■ REQUIRED WORK ■
Transcribe nothing except the lines below that run from the one with "Northern Cardinal In" to the one with "eagle snake river", ends included, and do not copy any picture.

■ TASK INPUT ■
--------------------------------
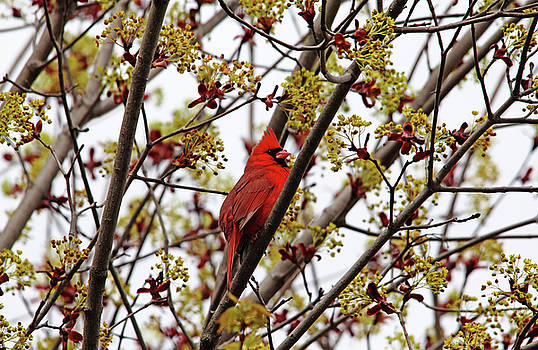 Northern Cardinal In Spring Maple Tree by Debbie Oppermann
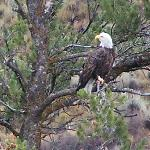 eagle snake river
--------------------------------
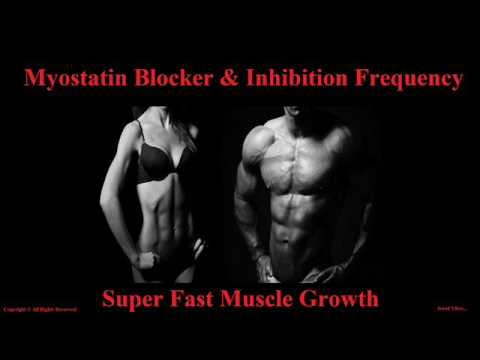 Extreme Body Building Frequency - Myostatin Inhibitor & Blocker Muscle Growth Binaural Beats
--------------------------------
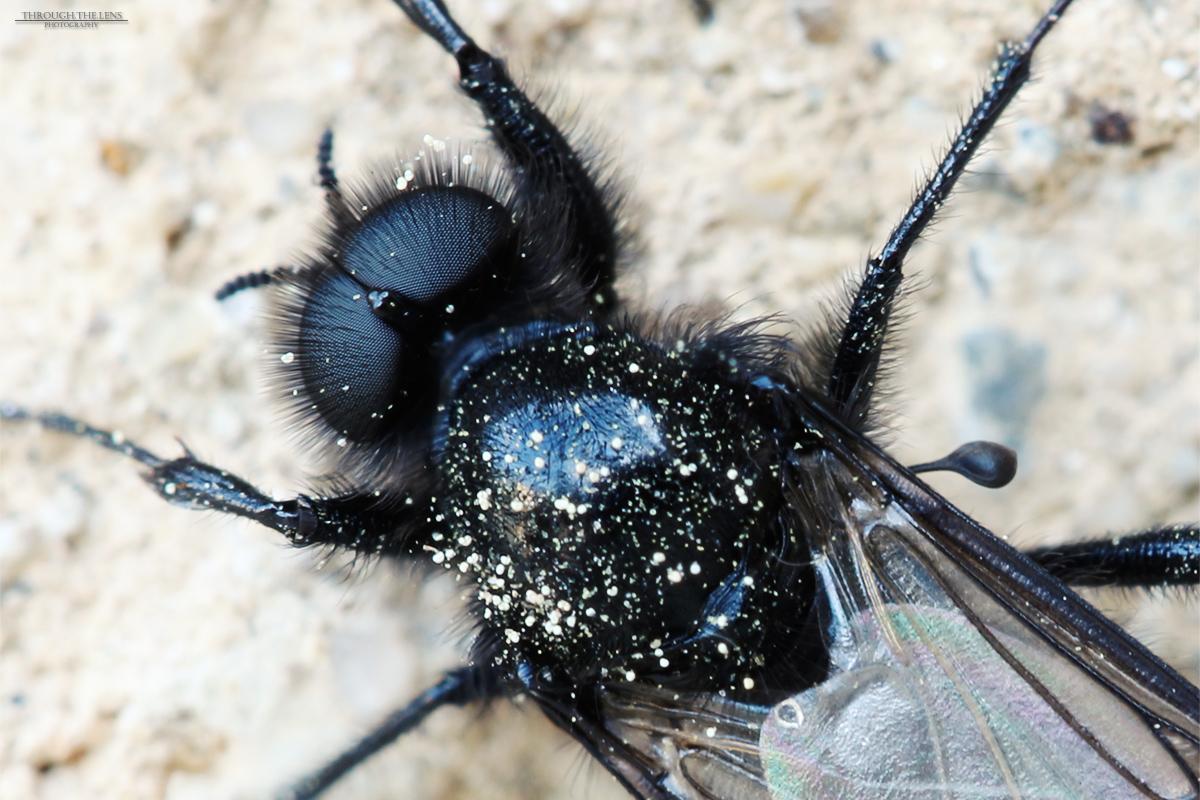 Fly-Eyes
--------------------------------
■ TASK RESPONSE ■
 Northern Cardinal In Spring Maple Tree by Debbie Oppermann
 eagle snake river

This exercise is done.